Dott.ssa Cristina Traverso - Psicologa - S.O.C. Riabilitazione

Intervista Febbraio 2011

Daniele M.: La sanzione è utile nella vita comunitaria?

Cristina: La sanzione non è sempre utile perché certi comportamenti avvengono a causa della malattia e quindi punire una persona che non sta bene non ha senso. Più che altro è un discorso legato al gruppo, se c'è un comportamento sbagliato, lasciarlo passare senza sottolinearlo può diventare pericoloso perché, come in tutte le comunità, un comportamento non corretto deve essere rimarcato, ripreso.
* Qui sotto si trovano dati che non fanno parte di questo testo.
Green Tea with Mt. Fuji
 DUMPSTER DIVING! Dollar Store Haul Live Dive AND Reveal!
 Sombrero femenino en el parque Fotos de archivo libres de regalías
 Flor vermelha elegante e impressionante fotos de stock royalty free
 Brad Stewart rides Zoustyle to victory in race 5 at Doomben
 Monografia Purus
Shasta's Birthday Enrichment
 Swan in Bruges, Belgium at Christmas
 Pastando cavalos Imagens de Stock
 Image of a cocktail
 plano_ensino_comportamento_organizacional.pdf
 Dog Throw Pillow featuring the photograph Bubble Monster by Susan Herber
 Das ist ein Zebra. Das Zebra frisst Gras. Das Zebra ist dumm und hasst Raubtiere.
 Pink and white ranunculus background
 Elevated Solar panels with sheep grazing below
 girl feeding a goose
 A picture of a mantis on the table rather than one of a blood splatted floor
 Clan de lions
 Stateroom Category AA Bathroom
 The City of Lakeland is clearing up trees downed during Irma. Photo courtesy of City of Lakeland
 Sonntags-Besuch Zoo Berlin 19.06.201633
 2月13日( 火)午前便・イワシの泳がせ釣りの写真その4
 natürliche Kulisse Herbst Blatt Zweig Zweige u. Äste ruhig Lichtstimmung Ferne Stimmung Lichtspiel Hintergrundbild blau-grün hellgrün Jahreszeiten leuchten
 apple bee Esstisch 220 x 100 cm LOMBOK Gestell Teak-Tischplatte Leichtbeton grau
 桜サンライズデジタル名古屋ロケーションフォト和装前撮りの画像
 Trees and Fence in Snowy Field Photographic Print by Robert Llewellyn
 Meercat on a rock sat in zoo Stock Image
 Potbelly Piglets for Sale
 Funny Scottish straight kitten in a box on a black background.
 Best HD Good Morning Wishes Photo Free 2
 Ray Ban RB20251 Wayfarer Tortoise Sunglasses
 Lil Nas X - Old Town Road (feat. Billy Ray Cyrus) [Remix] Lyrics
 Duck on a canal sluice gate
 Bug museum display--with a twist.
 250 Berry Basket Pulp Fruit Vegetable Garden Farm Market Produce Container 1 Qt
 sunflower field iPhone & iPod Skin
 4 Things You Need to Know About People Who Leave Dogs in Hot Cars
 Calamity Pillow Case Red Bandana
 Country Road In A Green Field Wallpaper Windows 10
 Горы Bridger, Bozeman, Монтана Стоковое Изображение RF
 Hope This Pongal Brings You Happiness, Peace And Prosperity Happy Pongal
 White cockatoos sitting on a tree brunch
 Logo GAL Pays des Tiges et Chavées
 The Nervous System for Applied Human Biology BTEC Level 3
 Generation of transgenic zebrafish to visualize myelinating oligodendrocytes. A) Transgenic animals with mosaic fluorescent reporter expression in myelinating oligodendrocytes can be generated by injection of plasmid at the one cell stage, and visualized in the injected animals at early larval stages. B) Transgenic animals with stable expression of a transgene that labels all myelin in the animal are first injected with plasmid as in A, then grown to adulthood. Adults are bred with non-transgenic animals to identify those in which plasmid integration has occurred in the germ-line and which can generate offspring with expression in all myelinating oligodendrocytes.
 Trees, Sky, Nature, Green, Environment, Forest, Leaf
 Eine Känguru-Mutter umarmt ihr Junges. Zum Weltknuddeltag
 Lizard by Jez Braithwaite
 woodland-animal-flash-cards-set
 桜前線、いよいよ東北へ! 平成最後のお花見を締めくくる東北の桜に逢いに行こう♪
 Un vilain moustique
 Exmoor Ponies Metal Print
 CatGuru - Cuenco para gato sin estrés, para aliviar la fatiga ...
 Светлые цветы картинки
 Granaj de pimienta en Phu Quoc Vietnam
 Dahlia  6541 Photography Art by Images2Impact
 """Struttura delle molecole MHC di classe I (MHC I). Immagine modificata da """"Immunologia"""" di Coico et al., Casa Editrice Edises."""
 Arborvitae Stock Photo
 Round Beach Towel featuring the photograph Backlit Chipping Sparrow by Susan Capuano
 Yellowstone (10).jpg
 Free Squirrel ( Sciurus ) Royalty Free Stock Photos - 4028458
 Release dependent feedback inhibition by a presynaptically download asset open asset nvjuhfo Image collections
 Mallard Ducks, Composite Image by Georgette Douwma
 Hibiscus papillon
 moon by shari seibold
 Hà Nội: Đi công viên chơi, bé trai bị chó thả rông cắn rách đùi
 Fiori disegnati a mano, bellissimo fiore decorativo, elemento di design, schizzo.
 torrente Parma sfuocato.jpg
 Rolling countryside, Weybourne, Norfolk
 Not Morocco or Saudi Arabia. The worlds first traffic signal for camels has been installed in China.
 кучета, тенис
Poi sicuramente determinate sanzioni su alcune persone hanno un certo effetto però la punizione in se stessa davanti a comportamenti legati ad un disturbo, ripeto, non ha senso. Occorre prima di tutto capire perché una persona ha un certo comportamento e l'eventuale sanzione non deve essere intesa come freno a comportamenti non corretti ma come aiuto alla riflessione, a pensare. Occorre che la persona che ha avuto un comportamento non corretto, aiutato anche dagli altri, possa anche riflettere sul comportamento stesso.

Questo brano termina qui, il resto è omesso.